TEXT PROVIDED
- - -
Another thing that I figured out along the way, using again my father as an example of this greater story, when my father would go at me, “You’re so negative. You’re a nihilist. You’re bitter. You’re this. You’re this.” I remembered figuring out, “Oh my God, I’ve never seen someone who’s more negative than him.” That look on his face, that tone in his voice, it was so bitter. He was negating my healing process, negating. He was negative. And I’ve seen that again and again when people criticize other people. “Don’t be negative. Don’t do this. You’re so bitter. You’re so angry. You’ve got to learn how to be positive.” It’s like they are expressing their own split-off unconscious negativity, and they’re directing it against people who are on a healing path.
Now, I don’t defend being negative against the wrong people. I don’t defend acting out negativity and bitterness against victims. It’s a tricky kind of thing because I was a victim of my dad’s rage, of my mom’s bitterness and depression and perversity. I don’t defend their negative treatment of me, of their projecting their negative split-off feelings onto me. I don’t defend making a victim of anyone. But what I know is to heal from trauma, that pain has to come up. That bitterness has to come up. That sorrow has to come up. That hurt has to come up. Those feelings of confusion and lostness have to come up. That self-questioning has to come up. There’s no other way to heal than to go through that process. But it has to be a process, and the key is to feel those so-called negative feelings.
One has to put them in a proper perspective. Yes, if one acts out this negativity, those negative feelings on other people in the world, that’s not healing. But even that we can learn from. I think about my teenage years where I was not the nicest guy a lot of the time. It’s like later I took a step back from it, and I saw like, “Oh, I was acting out what had been done to me.” And I could learn where that pain and that bitterness that I expressed onto others and onto myself came from. And I have found it very empowering to learn what’s inside of me and to honor all those feelings inside of me, but to hold myself, to love myself, to see that they’re coming from a wounded place—that it’s nobody’s responsibility to heal me, not even my parents. They have no responsibility to heal me. They failed me terribly. They had a responsibility to nurture and guide me, but now it’s my responsibility to heal myself.
- - -
Numeric chart reasoning data
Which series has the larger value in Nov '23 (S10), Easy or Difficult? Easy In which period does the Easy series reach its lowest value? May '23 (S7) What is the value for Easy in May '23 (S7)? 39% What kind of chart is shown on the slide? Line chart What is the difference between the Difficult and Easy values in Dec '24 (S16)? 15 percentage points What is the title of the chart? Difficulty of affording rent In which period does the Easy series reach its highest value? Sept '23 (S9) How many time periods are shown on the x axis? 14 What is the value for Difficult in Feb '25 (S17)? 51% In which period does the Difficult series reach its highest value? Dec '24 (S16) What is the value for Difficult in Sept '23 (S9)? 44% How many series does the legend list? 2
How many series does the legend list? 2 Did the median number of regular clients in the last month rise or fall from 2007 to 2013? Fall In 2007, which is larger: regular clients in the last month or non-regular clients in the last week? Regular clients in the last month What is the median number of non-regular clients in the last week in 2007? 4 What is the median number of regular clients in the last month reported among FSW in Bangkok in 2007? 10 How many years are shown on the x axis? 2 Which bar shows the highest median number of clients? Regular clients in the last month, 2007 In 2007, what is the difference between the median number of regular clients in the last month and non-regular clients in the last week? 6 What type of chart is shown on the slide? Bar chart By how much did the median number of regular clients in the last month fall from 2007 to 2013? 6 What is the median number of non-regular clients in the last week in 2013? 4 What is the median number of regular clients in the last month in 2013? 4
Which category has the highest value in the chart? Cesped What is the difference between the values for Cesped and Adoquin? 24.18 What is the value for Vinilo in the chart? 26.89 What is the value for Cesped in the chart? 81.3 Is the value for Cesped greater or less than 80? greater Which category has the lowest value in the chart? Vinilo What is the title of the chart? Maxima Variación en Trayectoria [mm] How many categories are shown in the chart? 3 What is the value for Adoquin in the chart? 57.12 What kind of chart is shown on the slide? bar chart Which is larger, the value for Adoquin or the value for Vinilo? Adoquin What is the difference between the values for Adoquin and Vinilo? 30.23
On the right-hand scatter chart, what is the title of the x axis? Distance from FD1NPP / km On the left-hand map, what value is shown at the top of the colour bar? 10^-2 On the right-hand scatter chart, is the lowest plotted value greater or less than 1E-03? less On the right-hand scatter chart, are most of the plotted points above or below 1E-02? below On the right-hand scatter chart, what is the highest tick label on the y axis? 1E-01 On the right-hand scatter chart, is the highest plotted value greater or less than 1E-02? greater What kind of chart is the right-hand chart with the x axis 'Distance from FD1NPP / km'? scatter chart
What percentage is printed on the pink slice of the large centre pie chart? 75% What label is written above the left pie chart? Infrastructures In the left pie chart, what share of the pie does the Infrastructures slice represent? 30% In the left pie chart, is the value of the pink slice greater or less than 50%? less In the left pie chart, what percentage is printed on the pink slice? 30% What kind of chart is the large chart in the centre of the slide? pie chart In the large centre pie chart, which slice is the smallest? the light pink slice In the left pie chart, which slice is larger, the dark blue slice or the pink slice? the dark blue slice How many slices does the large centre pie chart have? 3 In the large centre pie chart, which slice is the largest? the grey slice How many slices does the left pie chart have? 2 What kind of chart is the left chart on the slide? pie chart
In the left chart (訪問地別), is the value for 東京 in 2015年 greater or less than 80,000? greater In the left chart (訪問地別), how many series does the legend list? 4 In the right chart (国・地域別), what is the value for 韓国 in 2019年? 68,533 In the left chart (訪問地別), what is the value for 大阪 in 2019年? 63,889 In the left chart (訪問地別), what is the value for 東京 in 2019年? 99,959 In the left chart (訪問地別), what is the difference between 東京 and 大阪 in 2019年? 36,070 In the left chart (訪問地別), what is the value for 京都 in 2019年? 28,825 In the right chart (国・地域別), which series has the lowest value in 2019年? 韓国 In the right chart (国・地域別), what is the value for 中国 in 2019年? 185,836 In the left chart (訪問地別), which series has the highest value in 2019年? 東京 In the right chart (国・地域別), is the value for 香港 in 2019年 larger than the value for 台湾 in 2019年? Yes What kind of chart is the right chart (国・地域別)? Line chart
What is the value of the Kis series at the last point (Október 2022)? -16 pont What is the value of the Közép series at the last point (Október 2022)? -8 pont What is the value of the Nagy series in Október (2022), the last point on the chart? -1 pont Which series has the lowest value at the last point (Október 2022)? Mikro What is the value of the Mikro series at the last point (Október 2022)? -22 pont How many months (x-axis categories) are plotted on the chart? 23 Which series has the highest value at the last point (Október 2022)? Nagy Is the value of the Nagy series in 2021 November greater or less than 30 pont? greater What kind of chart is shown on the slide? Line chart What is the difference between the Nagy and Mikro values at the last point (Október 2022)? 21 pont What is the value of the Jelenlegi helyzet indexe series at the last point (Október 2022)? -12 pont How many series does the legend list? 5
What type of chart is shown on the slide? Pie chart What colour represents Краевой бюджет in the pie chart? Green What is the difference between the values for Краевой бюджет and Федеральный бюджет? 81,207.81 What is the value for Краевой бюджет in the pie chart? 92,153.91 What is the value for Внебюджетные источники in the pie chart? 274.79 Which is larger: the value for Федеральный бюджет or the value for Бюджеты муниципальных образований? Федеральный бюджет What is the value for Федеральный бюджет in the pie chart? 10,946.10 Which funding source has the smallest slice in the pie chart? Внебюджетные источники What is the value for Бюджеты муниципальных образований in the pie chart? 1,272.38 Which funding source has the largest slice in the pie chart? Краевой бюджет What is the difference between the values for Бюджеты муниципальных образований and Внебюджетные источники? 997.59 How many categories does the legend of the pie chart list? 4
- - -
EXERCISE REQUIREMENTS
In the text about healing from trauma, whose responsibility does the speaker say it now is to heal the speaker?

WRITTEN ANSWER
The speaker's own; the speaker says it is nobody else's responsibility, not even the parents'.